▶ _Objectives_:
[a] In the article on Poland's 2020 renewable energy targets, how did the government get the money to keep power prices low?
[b] Copy out the lines of the listing from the one containing "this 1000×667 image." through the end of the listing, inclusive.

══ Reading text ══

Poland may miss its 2020 targets for renewable energy – unless offshore wind develops fast

A summary of the Polish power industry in 2018 gives no apparent reason for optimism. But appearances can be deceiving: there is a flicker of light on the horizon. The only question is whether it is not appearing too late, says Michał Olszewski.

Poland followed the coal path in the las years now it wants to push offshore wind farm development

The Polish government wants to focus more on the development of offshore wind farms (Photo by Andy Dingley; CC BY-SA 3.0)


In Poland, the most important issue for consumers right now is electricity prices. Energy prices were set to skyrocket this year due to the rising price of CO2 emissions allowances and the monumental demands of modernising the antiquated energy sector. However, power providers were banned from increasing energy prices during the election year.

Where did the government get the money to keep power prices low?

The gap has been stopped, but there is no particular reason to celebrate – the government got the money from selling unused emissions allowances. There is no contradiction in this: allowances are going up in price, but Polish power plants are still getting some of theirs free of charge.

═══
══ Input rows ══

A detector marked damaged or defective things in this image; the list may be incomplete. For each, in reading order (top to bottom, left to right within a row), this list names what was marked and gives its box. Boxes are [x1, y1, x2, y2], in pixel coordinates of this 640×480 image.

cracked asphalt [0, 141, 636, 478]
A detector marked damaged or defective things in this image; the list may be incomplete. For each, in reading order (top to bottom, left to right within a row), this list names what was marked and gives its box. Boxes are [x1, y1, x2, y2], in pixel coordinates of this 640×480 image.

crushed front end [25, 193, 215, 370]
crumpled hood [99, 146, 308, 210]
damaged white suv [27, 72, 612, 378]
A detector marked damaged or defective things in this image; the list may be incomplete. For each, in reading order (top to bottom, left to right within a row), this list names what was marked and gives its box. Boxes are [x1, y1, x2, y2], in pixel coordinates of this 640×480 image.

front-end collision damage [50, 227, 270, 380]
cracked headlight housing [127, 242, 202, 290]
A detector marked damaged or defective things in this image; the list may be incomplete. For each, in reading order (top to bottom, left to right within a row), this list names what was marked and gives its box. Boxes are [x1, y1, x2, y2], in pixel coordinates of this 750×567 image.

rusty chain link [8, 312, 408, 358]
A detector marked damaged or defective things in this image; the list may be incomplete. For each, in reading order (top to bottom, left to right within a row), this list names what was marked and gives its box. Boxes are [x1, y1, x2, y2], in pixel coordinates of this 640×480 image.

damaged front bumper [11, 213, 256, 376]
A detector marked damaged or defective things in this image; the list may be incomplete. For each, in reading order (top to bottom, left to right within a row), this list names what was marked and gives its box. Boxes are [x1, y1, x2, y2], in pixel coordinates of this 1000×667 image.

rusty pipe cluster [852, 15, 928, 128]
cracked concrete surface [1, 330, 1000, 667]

═══

▶ _Completed exercise_:
[a] It sold unused emissions allowances.

[b]
A detector marked damaged or defective things in this image; the list may be incomplete. For each, in reading order (top to bottom, left to right within a row), this list names what was marked and gives its box. Boxes are [x1, y1, x2, y2], in pixel coordinates of this 1000×667 image.

rusty pipe cluster [852, 15, 928, 128]
cracked concrete surface [1, 330, 1000, 667]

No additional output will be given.